• _Texte de la page_:
Jonas Kaufmann (Don Carlo) et Anja Harteros (Elisabeth de Valois) |
18 août 2013: Avec Don
Carlo, Verdi s’appuie plus que jamais sur le pouvoir émotionnel de la
voix humaine. En confiant à Jonas
Kaufmann et Anja Harteros, les
rôles de Don Carlo et Elisabeth, le festival de Salzbourg ne pouvait pas nous
proposer mieux. Quel autre couple lyrique pourrait nous emporter avec autant de
justesse et d’intensité dans les affres d’un amour condamné par la raison
d’état ? Beauté du timbre, amplitude de la voix, intelligence musicale et
engagement scénique illuminent leurs duos d’amour déchirants. Les deux
excellents chanteurs-tragédiens nous font entrer dans leur univers et l’on frémit
de leur tsunami émotionnel magnifiquement incarné.
Œuvre profonde et tellurique, l’histoire raconte les retentissements d’un amour interdit partagé par l’infant Don Carlo et la reine Elisabeth de
Valois sur fond de puissants intérêts politiques et religieux. La musique de Verdi
exprime ce destin tragique en marche dans une œuvre forte dont l’univers
mélodique est totalement en phase avec les tourments des protagonistes. Au fil
des actes, l’histoire est de plus en plus sombre, les personnages de plus en
plus torturés et le public de plus en plus fasciné par cette beauté
tragique.

• _Jeu de données_:
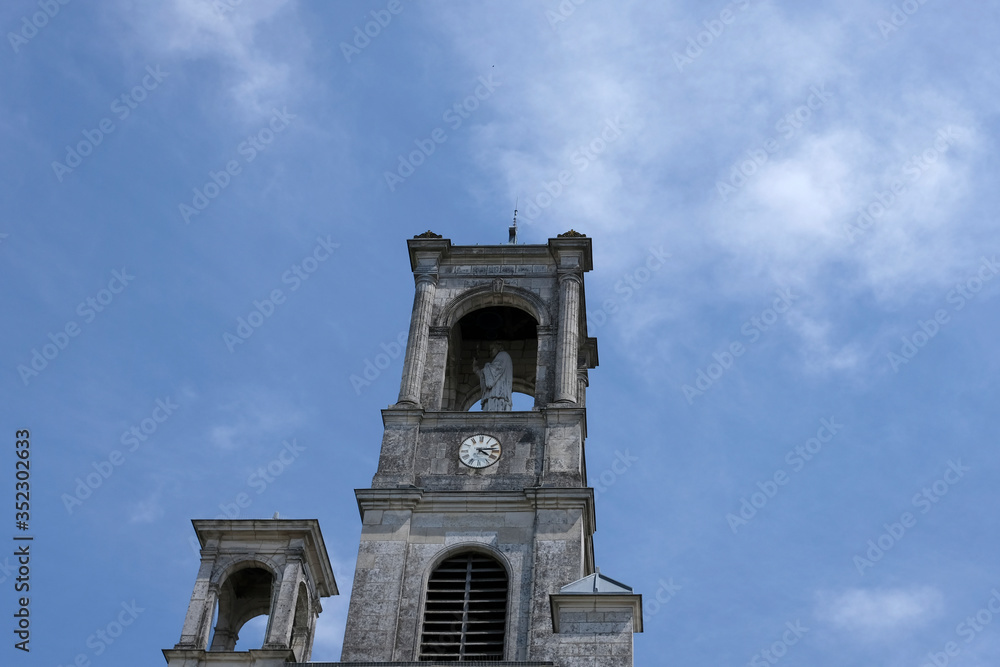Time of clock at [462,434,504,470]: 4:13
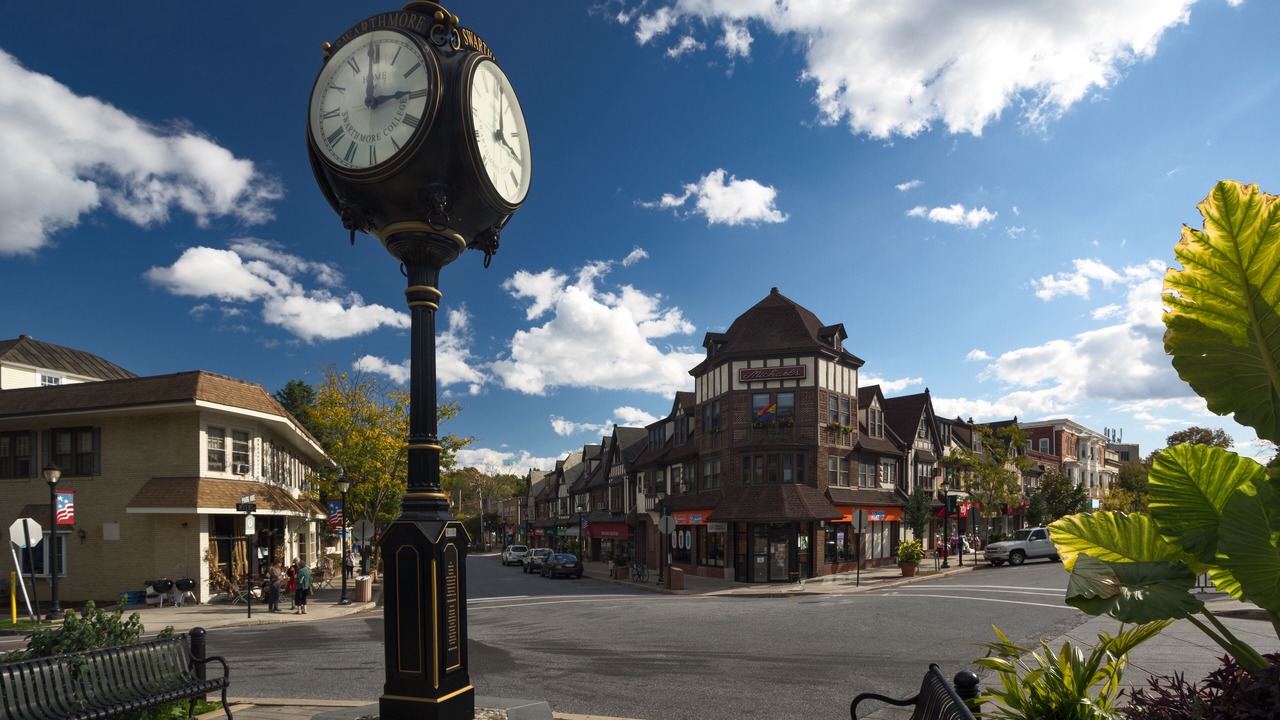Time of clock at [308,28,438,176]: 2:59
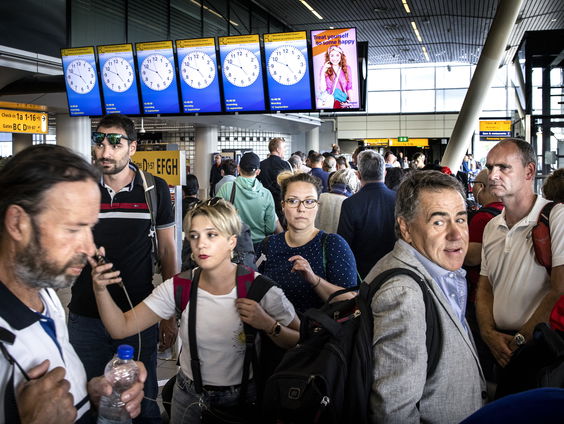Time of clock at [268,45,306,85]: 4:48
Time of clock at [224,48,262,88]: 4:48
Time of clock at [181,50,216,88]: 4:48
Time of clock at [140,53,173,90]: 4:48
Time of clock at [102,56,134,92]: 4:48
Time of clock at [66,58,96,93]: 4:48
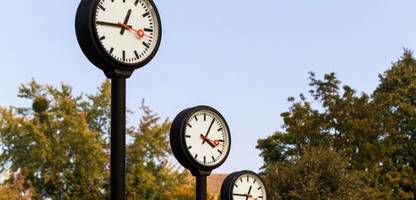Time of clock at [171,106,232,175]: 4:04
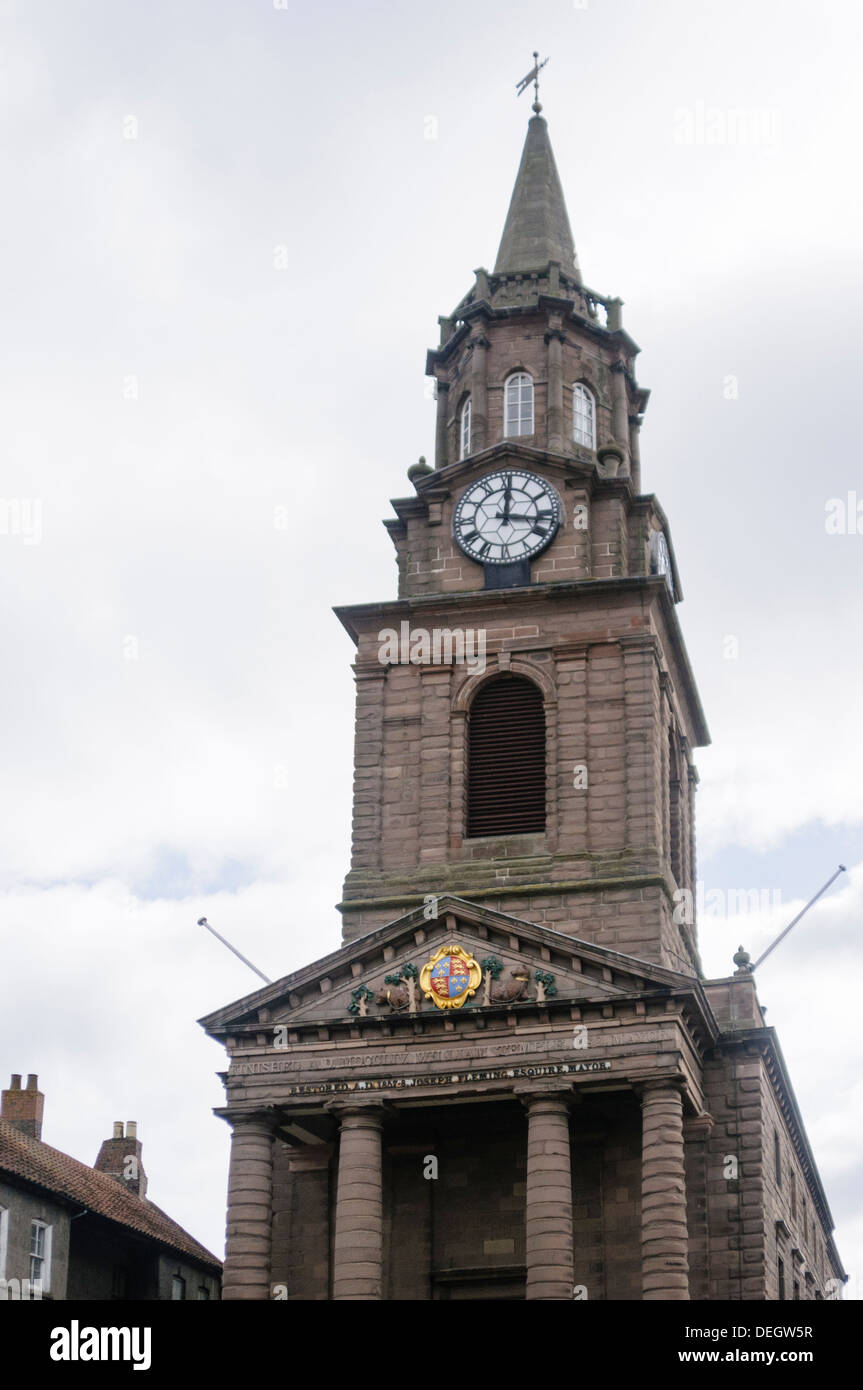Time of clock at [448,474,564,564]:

• _Actions à mener_:
#1 Résumez sous forme de liste le paragraphe de la critique de Don Carlo qui commence par « Œuvre profonde et tellurique », en conservant ses faits principaux.
#2 D'après la critique de Don Carlo, quel festival a confié les rôles de Don Carlo et d'Elisabeth à Jonas Kaufmann et Anja Harteros ?
#3 Reproduisez à l'identique la critique de Don Carlo depuis « Jonas Kaufmann (Don » jusqu'à « émotionnel magnifiquement incarné. ».
Les items constituent un matériau à part, sans lien avec le texte.

• _Résultats par tâche_:
#1
- Œuvre profonde et tellurique, l'histoire porte sur l'amour interdit entre l'infant Don Carlo et la reine Elisabeth de Valois, sur fond de puissants intérêts politiques et religieux.
- La musique de Verdi exprime ce destin tragique. Son univers mélodique est en phase avec les tourments des protagonistes.
- Au fil des actes, l'histoire s'assombrit, les personnages sont de plus en plus torturés et le public est de plus en plus fasciné.

#2 Le festival de Salzbourg.

#3
Jonas Kaufmann (Don Carlo) et Anja Harteros (Elisabeth de Valois) |
18 août 2013: Avec Don
Carlo, Verdi s’appuie plus que jamais sur le pouvoir émotionnel de la
voix humaine. En confiant à Jonas
Kaufmann et Anja Harteros, les
rôles de Don Carlo et Elisabeth, le festival de Salzbourg ne pouvait pas nous
proposer mieux. Quel autre couple lyrique pourrait nous emporter avec autant de
justesse et d’intensité dans les affres d’un amour condamné par la raison
d’état ? Beauté du timbre, amplitude de la voix, intelligence musicale et
engagement scénique illuminent leurs duos d’amour déchirants. Les deux
excellents chanteurs-tragédiens nous font entrer dans leur univers et l’on frémit
de leur tsunami émotionnel magnifiquement incarné.